### Task brief:
Reproduce the records below exactly as they appear, omitting any pictures they contain.

[Data under study — start]

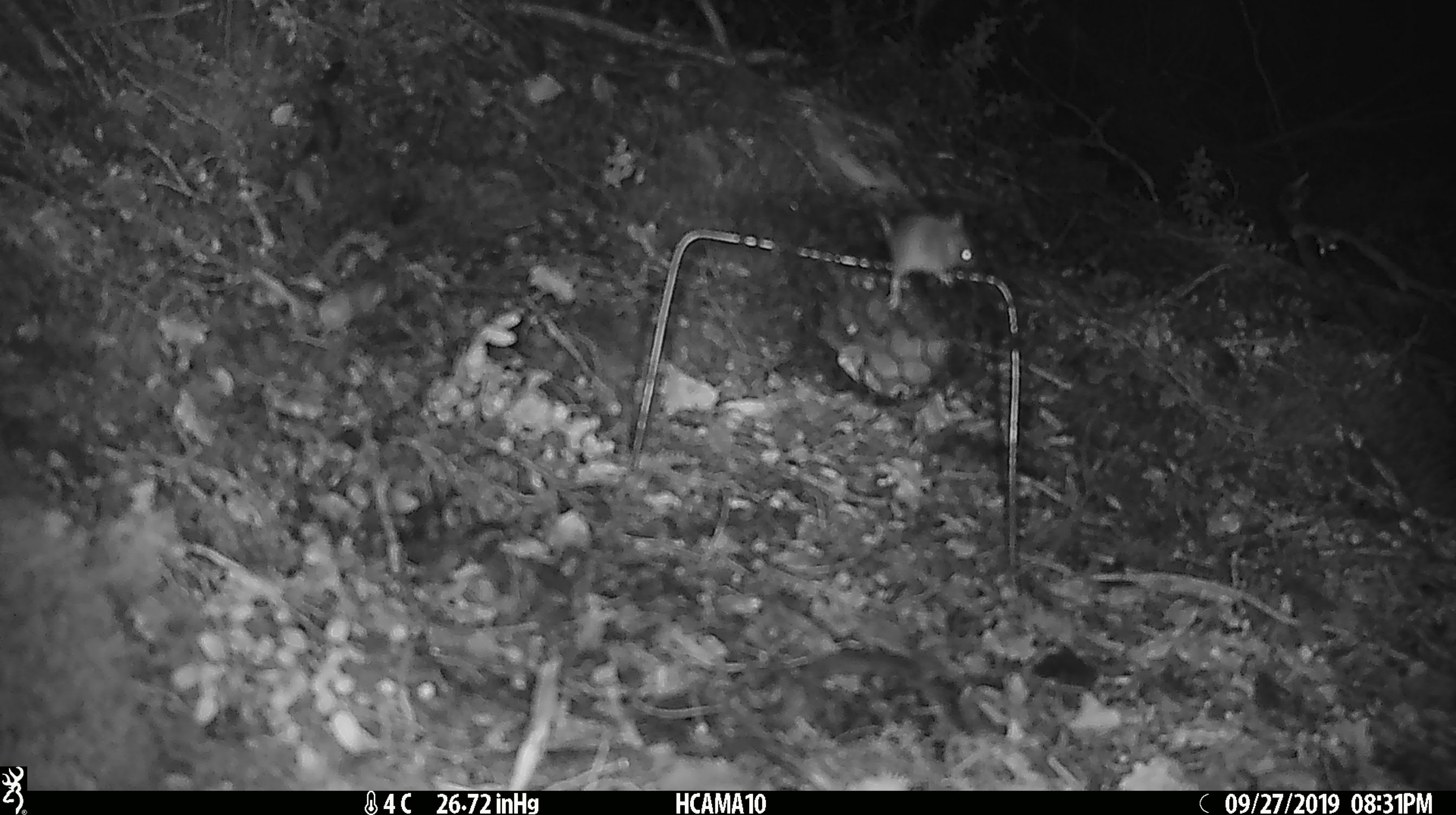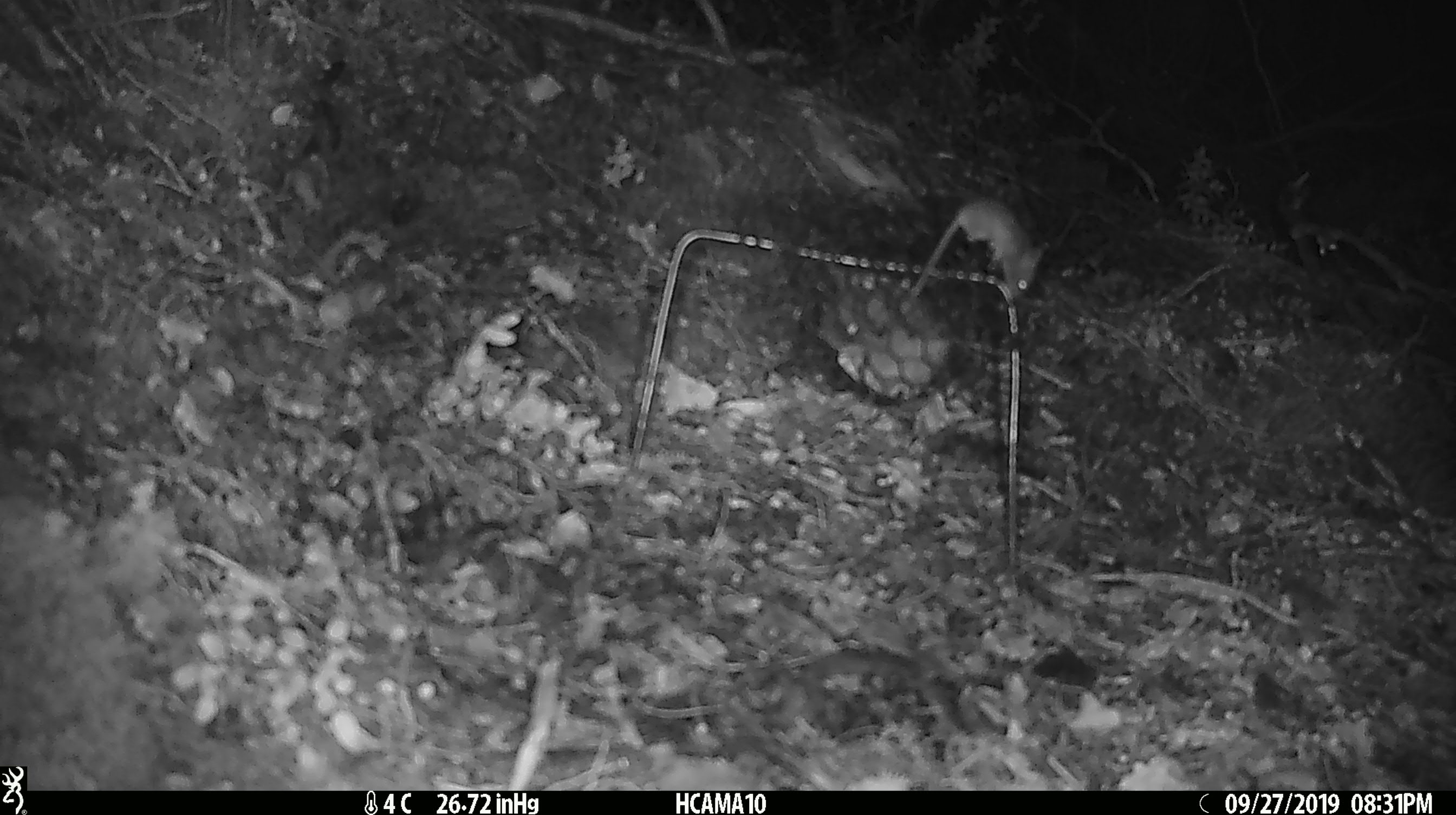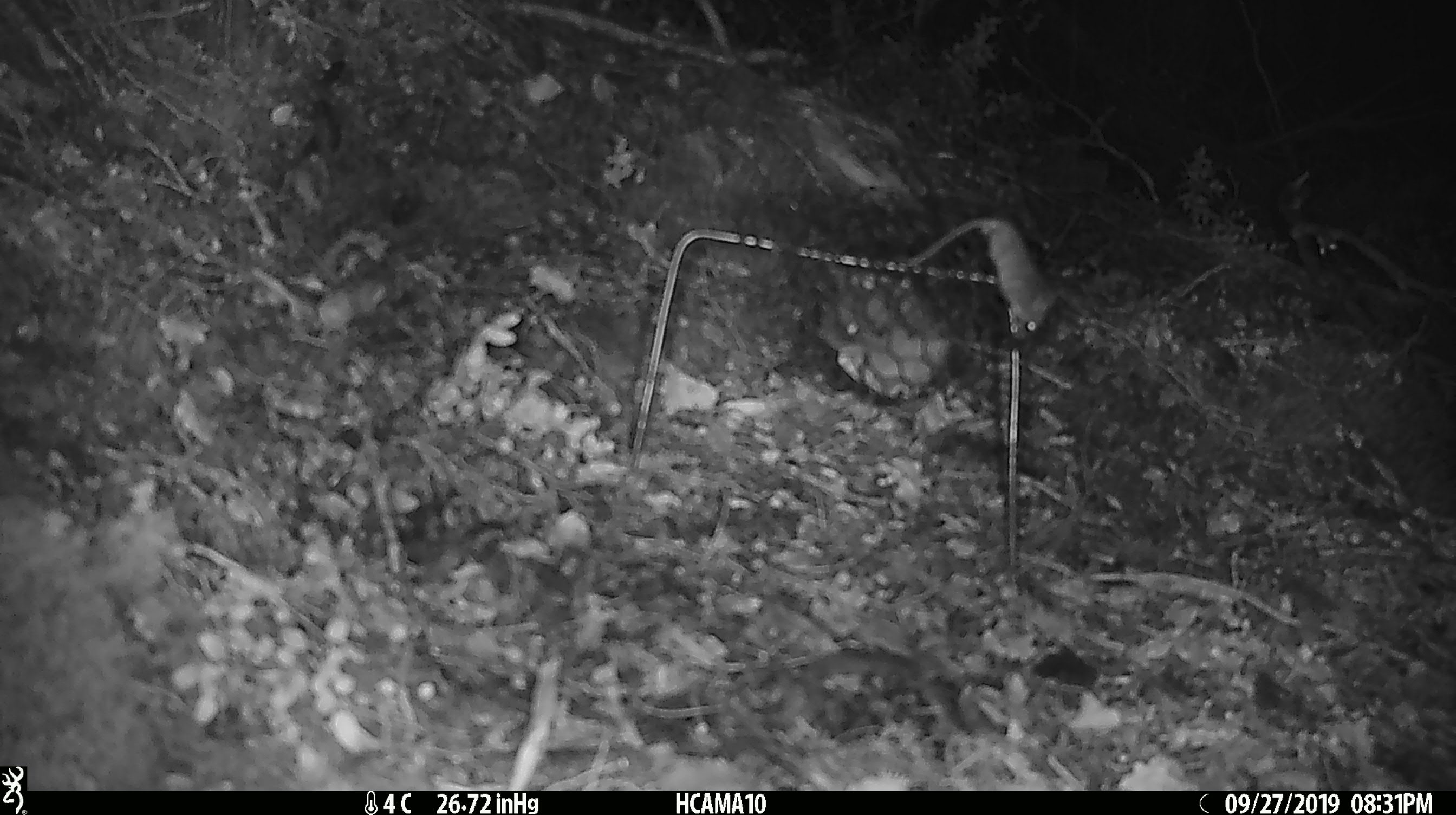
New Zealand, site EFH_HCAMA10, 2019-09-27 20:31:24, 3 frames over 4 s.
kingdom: Animalia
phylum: Chordata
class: Mammalia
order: Rodentia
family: Muridae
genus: Mus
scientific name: Mus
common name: mouse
Mouse (Mus).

[Data under study — finish]

### Solution to the exercise:
New Zealand, site EFH_HCAMA10, 2019-09-27 20:31:24, 3 frames over 4 s.
kingdom: Animalia
phylum: Chordata
class: Mammalia
order: Rodentia
family: Muridae
genus: Mus
scientific name: Mus
common name: mouse
Mouse (Mus).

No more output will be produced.